Die ostdeutschen Verkehrsminister wollen künftig stärker gemeinsam auftreten. Bei einem zweitägigen Treffen in Gera verständigten sie sich auf gemeinsame Forderungen an den Bund. Im Mittelpunkt stehen bessere Bahnverbindungen, eine verlässliche Finanzierung des Nahverkehrs und neue Mobilitätsangebote für ländliche Regionen.

Nach Ansicht der Länder ist Ostdeutschland besonders stark vom demografischen Wandel betroffen. Deshalb müsse verhindert werden, dass ländliche Regionen bei Bus und Bahn weiter abgehängt werden. Gute Verkehrsverbindungen seien entscheidend dafür, dass Menschen auch außerhalb der großen Städte gut leben und arbeiten können.
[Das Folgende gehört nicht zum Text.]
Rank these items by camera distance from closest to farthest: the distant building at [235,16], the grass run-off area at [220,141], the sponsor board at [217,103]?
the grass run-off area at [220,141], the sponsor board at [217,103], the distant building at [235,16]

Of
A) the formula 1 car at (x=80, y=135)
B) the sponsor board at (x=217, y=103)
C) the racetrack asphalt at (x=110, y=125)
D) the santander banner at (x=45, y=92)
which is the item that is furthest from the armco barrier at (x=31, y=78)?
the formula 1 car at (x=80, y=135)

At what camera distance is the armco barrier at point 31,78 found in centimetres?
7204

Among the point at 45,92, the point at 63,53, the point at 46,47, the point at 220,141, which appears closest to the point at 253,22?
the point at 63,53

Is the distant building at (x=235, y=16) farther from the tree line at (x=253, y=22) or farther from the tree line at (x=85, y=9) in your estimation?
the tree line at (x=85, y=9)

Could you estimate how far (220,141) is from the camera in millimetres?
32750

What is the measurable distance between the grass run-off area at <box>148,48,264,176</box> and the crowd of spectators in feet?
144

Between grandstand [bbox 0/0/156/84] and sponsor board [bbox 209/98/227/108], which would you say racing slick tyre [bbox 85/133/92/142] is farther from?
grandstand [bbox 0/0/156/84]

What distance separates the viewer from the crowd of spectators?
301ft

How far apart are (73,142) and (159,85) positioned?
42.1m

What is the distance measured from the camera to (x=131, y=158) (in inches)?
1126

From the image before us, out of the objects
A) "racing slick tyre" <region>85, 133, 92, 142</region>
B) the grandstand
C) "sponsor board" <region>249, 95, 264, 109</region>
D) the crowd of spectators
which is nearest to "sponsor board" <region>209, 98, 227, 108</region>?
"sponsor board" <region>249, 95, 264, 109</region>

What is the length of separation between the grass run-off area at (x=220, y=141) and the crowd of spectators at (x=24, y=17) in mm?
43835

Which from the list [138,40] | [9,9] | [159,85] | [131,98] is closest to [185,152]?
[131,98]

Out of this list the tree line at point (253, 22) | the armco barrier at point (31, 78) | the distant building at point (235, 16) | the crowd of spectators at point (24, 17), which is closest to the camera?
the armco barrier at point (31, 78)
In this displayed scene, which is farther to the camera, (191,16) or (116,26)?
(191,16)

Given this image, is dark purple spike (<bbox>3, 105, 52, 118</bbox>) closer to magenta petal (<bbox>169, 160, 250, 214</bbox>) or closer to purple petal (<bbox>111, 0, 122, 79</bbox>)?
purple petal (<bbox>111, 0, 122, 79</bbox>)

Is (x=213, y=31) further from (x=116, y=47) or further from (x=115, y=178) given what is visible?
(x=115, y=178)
Von der Bundesregierung fordern die Länder deshalb mehr Geld für den Schienenverkehr. Sowohl der Regional- als auch der Fernverkehr müssten langfristig gesichert werden. Gerade in dünn besiedelten Regionen dürften Bahnverbindungen und Haltepunkte nicht weiter ausgedünnt werden.

Thüringens Infrastrukturminister Steffen Schütz erklärte, die ostdeutschen Länder wollten nicht nur auf bestehende Probleme hinweisen, sondern gemeinsam Lösungen entwickeln. Dazu gehörten eine leistungsfähige Schieneninfrastruktur, ein gesicherter Fernverkehr und neue Mobilitätsangebote.

Ein weiteres Thema des Treffens war das autonome Fahren. Die ostdeutschen Länder wollen Forschung, Entwicklung und praktische Erfahrungen stärker bündeln. Geplant ist eine gemeinsame „Innovationsallianz Autonomes Fahren“. Ziel ist, neue Technologien nicht nur in Modellprojekten zu testen, sondern später auch im normalen Straßenverkehr einzusetzen.

Auch die Zulassung reimportierter Simson-Kleinkrafträder spielte eine Rolle. Bislang gibt es in Deutschland unterschiedliche Regelungen für Fahrzeuge aus DDR-Produktion, die ursprünglich ins Ausland verkauft und später wieder nach Deutschland gebracht wurden.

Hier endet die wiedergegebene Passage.